WHAT NEEDS TO BE DONE:
Only one stretch of the material below is wanted: everything from the line containing "Hibiscus Poster With" down to the line containing "Moutons Nourata Ouzbékistan", both ends included. Repeat it exactly and skip the pictures.

GIVEN RECORDS:

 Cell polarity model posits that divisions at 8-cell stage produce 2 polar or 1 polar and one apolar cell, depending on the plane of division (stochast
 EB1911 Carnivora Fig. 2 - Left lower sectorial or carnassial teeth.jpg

--

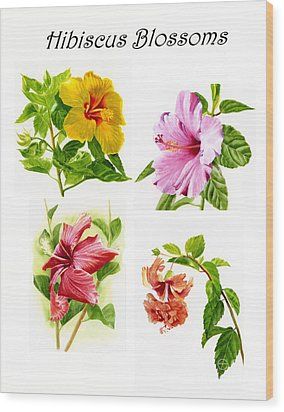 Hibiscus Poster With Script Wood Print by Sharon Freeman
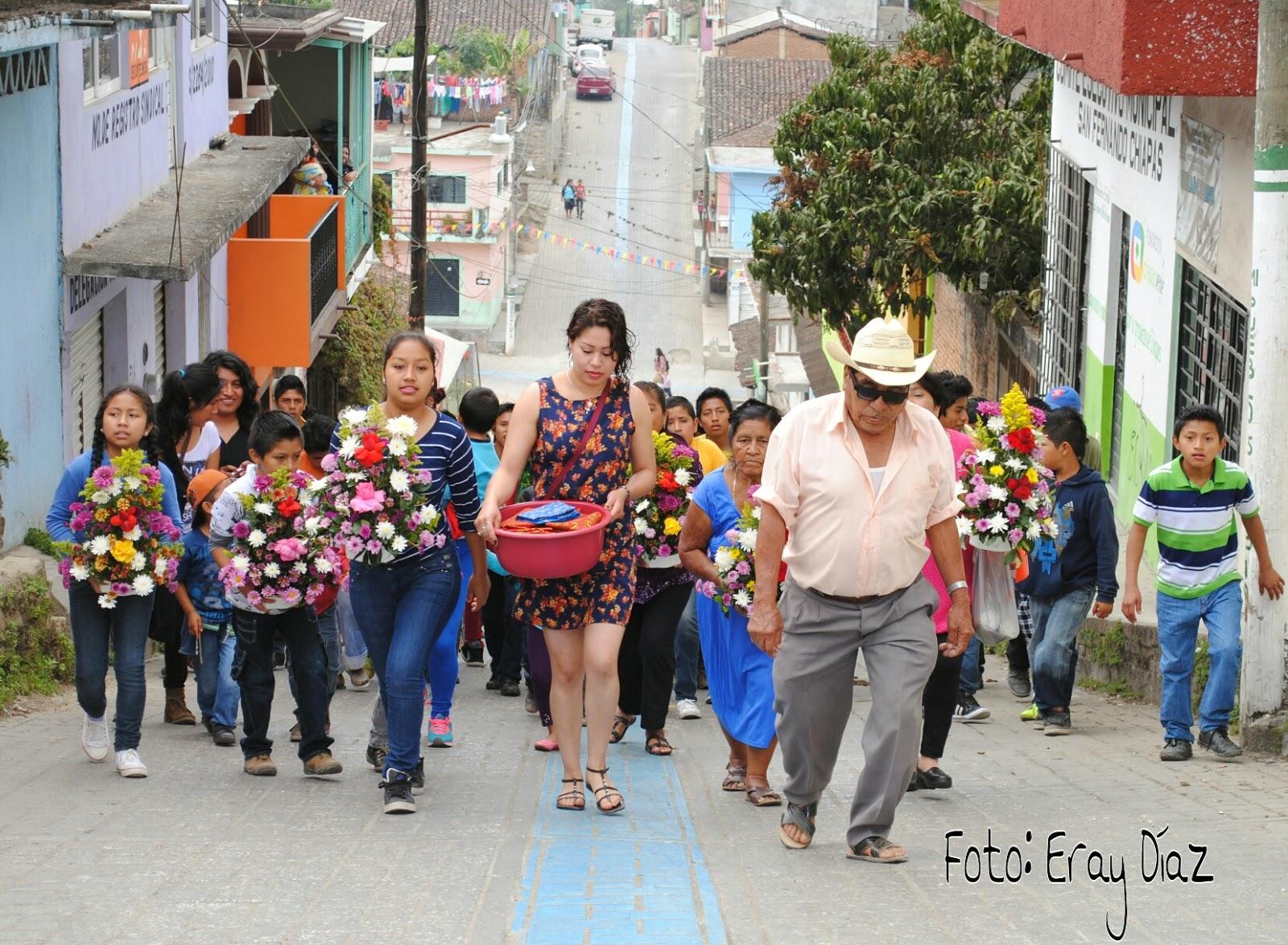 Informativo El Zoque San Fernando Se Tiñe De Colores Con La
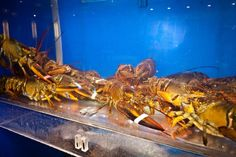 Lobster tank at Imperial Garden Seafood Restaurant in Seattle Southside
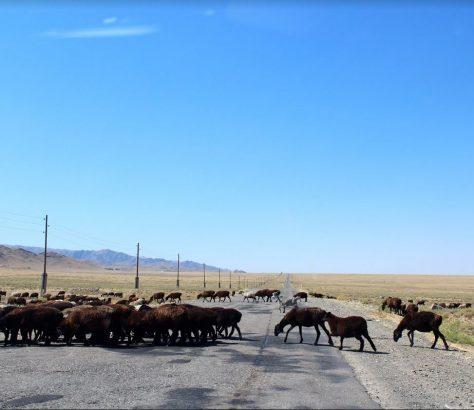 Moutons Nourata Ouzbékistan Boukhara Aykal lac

...

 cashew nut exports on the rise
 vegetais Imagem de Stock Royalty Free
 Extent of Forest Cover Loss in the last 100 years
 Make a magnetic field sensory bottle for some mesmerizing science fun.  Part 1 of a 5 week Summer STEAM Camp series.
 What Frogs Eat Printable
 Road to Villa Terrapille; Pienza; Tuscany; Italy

TASK ANSWER:
 Hibiscus Poster With Script Wood Print by Sharon Freeman
 Informativo El Zoque San Fernando Se Tiñe De Colores Con La
 Lobster tank at Imperial Garden Seafood Restaurant in Seattle Southside
 Moutons Nourata Ouzbékistan Boukhara Aykal lac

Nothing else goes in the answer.